+++ Supplied material
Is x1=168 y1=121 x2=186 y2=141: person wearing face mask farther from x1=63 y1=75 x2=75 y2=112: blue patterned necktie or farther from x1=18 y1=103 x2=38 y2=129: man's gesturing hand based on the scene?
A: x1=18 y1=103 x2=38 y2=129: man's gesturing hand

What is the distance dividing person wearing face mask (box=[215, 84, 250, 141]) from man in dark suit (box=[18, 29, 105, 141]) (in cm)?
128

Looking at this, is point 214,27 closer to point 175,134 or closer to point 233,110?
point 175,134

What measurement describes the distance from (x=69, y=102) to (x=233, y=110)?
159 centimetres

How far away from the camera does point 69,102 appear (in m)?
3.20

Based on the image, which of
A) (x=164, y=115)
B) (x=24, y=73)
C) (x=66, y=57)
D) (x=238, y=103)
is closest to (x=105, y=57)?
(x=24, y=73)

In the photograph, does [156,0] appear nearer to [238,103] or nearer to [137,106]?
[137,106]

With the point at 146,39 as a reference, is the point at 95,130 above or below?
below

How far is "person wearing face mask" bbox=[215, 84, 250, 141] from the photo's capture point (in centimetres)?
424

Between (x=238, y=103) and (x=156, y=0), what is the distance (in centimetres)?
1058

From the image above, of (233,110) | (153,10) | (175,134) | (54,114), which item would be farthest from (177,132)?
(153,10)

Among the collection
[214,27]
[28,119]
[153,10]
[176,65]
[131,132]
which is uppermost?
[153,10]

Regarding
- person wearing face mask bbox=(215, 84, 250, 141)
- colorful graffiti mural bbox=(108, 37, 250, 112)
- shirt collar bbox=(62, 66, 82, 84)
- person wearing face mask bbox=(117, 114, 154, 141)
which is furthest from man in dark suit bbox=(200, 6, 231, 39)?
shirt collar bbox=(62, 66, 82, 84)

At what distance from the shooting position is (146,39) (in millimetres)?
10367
++++++
[Instructions for the task] Rename "face mask" to "protective mask" everywhere it occurs in the listing, and reproduce the listing with all other text unchanged.

[Response]
Is x1=168 y1=121 x2=186 y2=141: person wearing protective mask farther from x1=63 y1=75 x2=75 y2=112: blue patterned necktie or farther from x1=18 y1=103 x2=38 y2=129: man's gesturing hand based on the scene?
A: x1=18 y1=103 x2=38 y2=129: man's gesturing hand

What is the distance dividing person wearing protective mask (box=[215, 84, 250, 141]) from man in dark suit (box=[18, 29, 105, 141]) (in cm)?
128

Looking at this, is point 214,27 closer to point 175,134 or closer to point 233,110?
point 175,134

What measurement describes the distance from (x=69, y=102) to (x=233, y=110)?
159 centimetres

How far away from the camera does point 69,102 appear (in m)?
3.20

Based on the image, which of
A) (x=164, y=115)
B) (x=24, y=73)
C) (x=66, y=57)
D) (x=238, y=103)
is closest to (x=105, y=57)?
(x=24, y=73)

In the photograph, does [156,0] appear nearer to [238,103] or nearer to [137,106]?
[137,106]

With the point at 146,39 as a reference, is the point at 95,130 above or below?
below

How far is "person wearing protective mask" bbox=[215, 84, 250, 141] from the photo's capture point (in centimetres)?
424

Between (x=238, y=103) and (x=156, y=0), what is the distance (in centimetres)?
1058

From the image above, of (233,110) | (153,10) | (175,134) | (54,114), which item would be farthest from (177,132)?
(153,10)

Among the collection
[214,27]
[28,119]
[153,10]
[176,65]
[131,132]
which is uppermost?
[153,10]

Regarding
- person wearing protective mask bbox=(215, 84, 250, 141)
- colorful graffiti mural bbox=(108, 37, 250, 112)
- shirt collar bbox=(62, 66, 82, 84)
- person wearing protective mask bbox=(117, 114, 154, 141)
which is furthest from man in dark suit bbox=(200, 6, 231, 39)?
shirt collar bbox=(62, 66, 82, 84)

At what distance from the shooting position is (146,39) (in millimetres)?
10367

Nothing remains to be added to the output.